> **Stated exercise 1**: Reproduce, word for word, the part of the forum post below about 3D printing a fake eyeglass lens between "My personal benchy: this" and "wrong I was...", inclusive.
> **Stated exercise 2**: Write the next part of the forum post below about 3D printing a fake eyeglass lens, starting after its last sentence.

My personal benchy: this one really tests a printer's capabilities
In the process of refining the design for my 3D printed glasses (yes, I'm still at it 🙂) and trying to streamline the lens ordering process a bit, because some folks have told me their optician, or their optician's lens supplier, didn't really want to mess with "unusual" things like this, I decided to draw and print a fake ophthalmic lens. You know, not optical-quality - or even see-through - but something that looks and feels like a lens, that can be mounted in my frames, to show an optician hands-on how it works and that it's not weird or delicate to work on.
I figured it would be a quick print in clear PLA, that would require only a bit of cleanup and mount right into the frames, complete with the bevel and the notch and everything. How wrong I was...
This part is almost impossible to print right:
It's modeled after a real bispherical lens with an offset optical axis. I mean it's optically incorrect, but it has everything a real lens would have: uneven edge thickness, one convex and one concave side.
You just can't set it flat on the bed in the slicer: none of it sits flat. The slicer has trouble generating support around the edge on the concave side that it interprets half of as overhang, and even if the beginning of the support doesn't get ripped off by the head and the print completes, the surfaces will be absolutely awful.
If you print it vertical - which frankly is the least bad option - then the bottom of the lens, under the support, will be a complete mess. The bevel won't even be visible. It takes quite some time to create supports that won't mess up the bottom of the lens too much
If you print it in clear PLA with only perimeters, it'll be transparent enough to see the spots were the perimeters are started at the next layer. And depending on your wall generation strategy, the spots where the printer tries to fill the voids will show up as round "halos" inside the lens.
The lens' thickness varies everywhere, so the slicer tries its best to fill each layer, but it's slightly different at every layer. At any rate, it reveals the slicer's idiosyncracies in tool path stragegy right away.
The bevel all around the lens is only 0.5mm high. If the printer is dialed in, the bevel will show as an actual 120-degree bevel near the front face of the lens, particular where the bevel is normal to the layer, about half-way up the lens if you print it vertically. If not, it will look like a barely-raised blob.
I've tried this print on 3 different printer and I just can't get a decent print. All I can do is play with the settings in the slicer until it comes out not too terrible.
So, that part is a bit frustrating for my original purpose, but it turns out to be a great part to test a printer and/or the slicer software! If you want to try it too, it's here:
Thanks for the offer! But actually I didn't model that part for me but for others who need a model of a finished lens. I already have real lenses myself.

> **Records**:
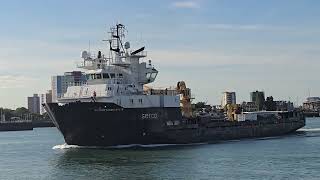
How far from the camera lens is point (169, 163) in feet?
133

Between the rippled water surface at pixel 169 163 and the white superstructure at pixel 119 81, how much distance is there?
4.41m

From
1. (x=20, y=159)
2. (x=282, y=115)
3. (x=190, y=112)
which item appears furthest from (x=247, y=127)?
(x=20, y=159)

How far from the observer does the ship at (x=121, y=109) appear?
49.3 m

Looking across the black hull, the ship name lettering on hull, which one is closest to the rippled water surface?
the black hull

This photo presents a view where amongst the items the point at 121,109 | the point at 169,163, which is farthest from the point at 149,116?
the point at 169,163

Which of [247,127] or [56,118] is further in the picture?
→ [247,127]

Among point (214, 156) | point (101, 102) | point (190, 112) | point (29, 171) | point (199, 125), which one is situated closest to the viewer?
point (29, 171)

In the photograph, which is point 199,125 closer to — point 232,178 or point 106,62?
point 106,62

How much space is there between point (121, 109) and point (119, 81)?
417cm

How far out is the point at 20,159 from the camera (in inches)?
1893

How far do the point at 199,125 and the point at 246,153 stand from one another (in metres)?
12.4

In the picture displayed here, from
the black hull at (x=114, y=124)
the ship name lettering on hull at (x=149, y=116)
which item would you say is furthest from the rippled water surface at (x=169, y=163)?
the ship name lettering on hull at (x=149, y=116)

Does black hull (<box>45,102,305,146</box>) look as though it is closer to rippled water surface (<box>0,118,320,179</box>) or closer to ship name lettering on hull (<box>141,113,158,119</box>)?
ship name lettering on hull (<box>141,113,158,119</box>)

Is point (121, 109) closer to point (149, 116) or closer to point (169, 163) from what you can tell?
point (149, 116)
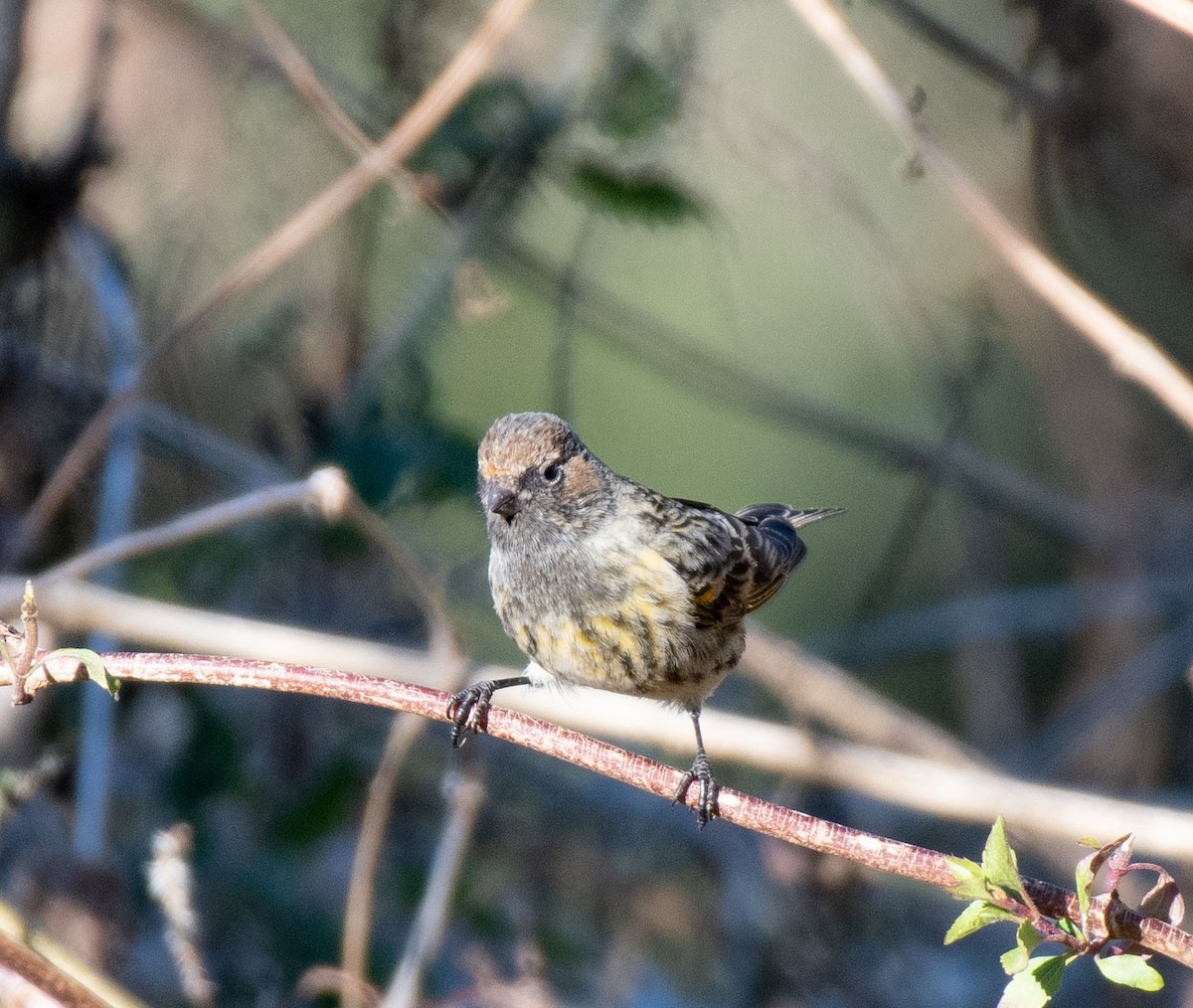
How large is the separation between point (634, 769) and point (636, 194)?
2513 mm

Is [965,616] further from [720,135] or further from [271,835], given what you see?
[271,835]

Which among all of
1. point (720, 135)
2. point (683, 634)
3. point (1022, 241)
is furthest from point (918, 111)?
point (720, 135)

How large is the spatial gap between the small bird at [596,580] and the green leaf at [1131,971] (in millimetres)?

...

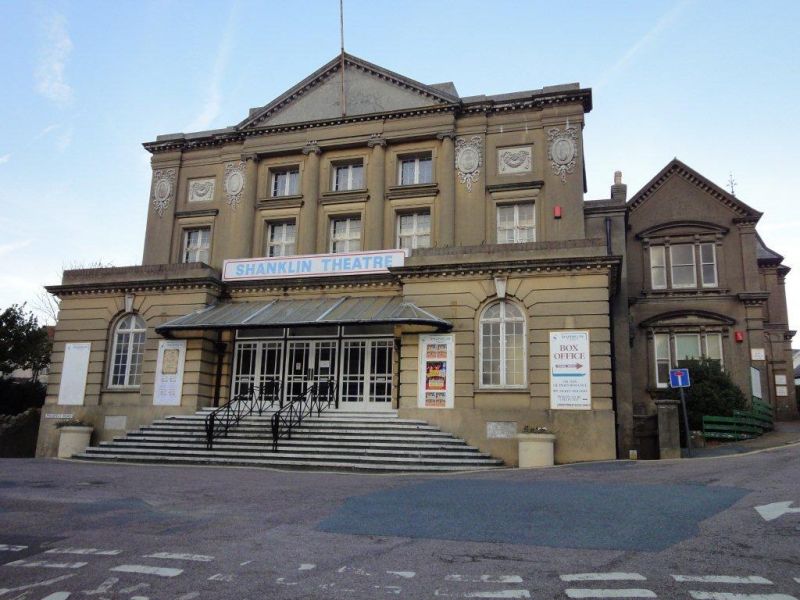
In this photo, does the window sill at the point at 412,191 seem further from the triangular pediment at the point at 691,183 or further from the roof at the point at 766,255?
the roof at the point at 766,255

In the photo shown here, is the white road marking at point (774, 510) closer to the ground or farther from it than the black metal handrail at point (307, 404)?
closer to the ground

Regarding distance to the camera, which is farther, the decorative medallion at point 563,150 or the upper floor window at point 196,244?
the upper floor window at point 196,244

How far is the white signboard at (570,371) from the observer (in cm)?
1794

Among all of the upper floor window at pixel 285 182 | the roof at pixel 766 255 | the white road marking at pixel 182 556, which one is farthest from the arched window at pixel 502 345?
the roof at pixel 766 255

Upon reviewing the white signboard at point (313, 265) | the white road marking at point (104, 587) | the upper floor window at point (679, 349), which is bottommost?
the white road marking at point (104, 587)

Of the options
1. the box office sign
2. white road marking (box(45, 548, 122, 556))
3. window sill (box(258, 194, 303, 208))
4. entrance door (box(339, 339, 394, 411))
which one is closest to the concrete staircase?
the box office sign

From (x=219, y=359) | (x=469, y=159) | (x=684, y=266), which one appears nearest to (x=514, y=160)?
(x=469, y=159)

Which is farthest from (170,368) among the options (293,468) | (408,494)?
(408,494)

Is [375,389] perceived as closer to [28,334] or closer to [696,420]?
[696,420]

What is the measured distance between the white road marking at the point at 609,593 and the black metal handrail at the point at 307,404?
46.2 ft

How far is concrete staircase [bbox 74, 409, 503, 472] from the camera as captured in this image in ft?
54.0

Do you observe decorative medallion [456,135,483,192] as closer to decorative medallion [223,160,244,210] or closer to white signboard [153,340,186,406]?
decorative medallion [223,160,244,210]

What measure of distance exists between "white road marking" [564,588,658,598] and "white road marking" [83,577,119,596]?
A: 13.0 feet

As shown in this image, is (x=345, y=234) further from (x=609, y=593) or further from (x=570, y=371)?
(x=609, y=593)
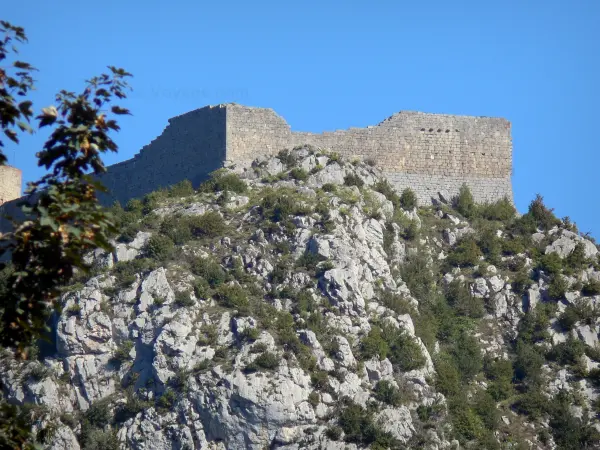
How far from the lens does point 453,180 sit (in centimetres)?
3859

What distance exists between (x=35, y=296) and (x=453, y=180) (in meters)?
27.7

> **Written response 1**:
My personal benchy: this one really tests a printer's capabilities
In the process of refining the design for my 3D printed glasses (yes, I'm still at it 🙂) and trying to streamline the lens ordering process a bit, because some folks have told me their optician, or their optician's lens supplier, didn't really want to mess with "unusual" things like this, I decided to draw and print a fake ophthalmic lens. You know, not optical-quality - or even see-through - but something that looks and feels like a lens, that can be mounted in my frames, to show an optician hands-on how it works and that it's not weird or delicate to work on.
I figured it would be a quick print in clear PLA, that would require only a bit of cleanup and mount right into the frames, complete with the bevel and the notch and everything. How wrong I was...

> **Written response 2**:
The thing is, I shared the design of my glasses for others who might want to print themselves the same glasses too, and there seems to be enough interest that some folks printed them and went to their opticians with it, only to be turned away because the frames are unusual - or they didn't want to risk having lenses made using the lens template only to find out that the lenses are unusable in the final frames - and they didn't want to risk filing a notch in the lenses either, which is something that's not usually done to fit lenses to frames.
And I can understand the opticians too: if they agree to order lenses and they don't fit the frame, the loss is on them and they don't need the aggravation.
I wanted to provide a model of a lens that those folks could print out of PLA to convince the opticians that it's not sketchy or far-fetched. If this parts needs a resin machine - which, I agree with you, it absolutely looks like it does if you really want a quality part - then it sort of defeats the point of self-sufficiency of my little project.
Sounds like the eventual end. Will be learning how to take raw circler optical lenses. As the optical centres do. And build the tools for folks to shape them at home.
Such a project would be a huge advantage to many 3rd world environments. And would likely be about embedding quality glass cutting blades etc into 3d printed frames/mechanisms. Likely from PA. With the ability to embed metal rods and gears where stability, strength is needed.
You're welcome - glad to see you have it really sussed out. Finding something that works for you and knowing it won't just up and disappear off the market (as many fashion frames do) is excellent.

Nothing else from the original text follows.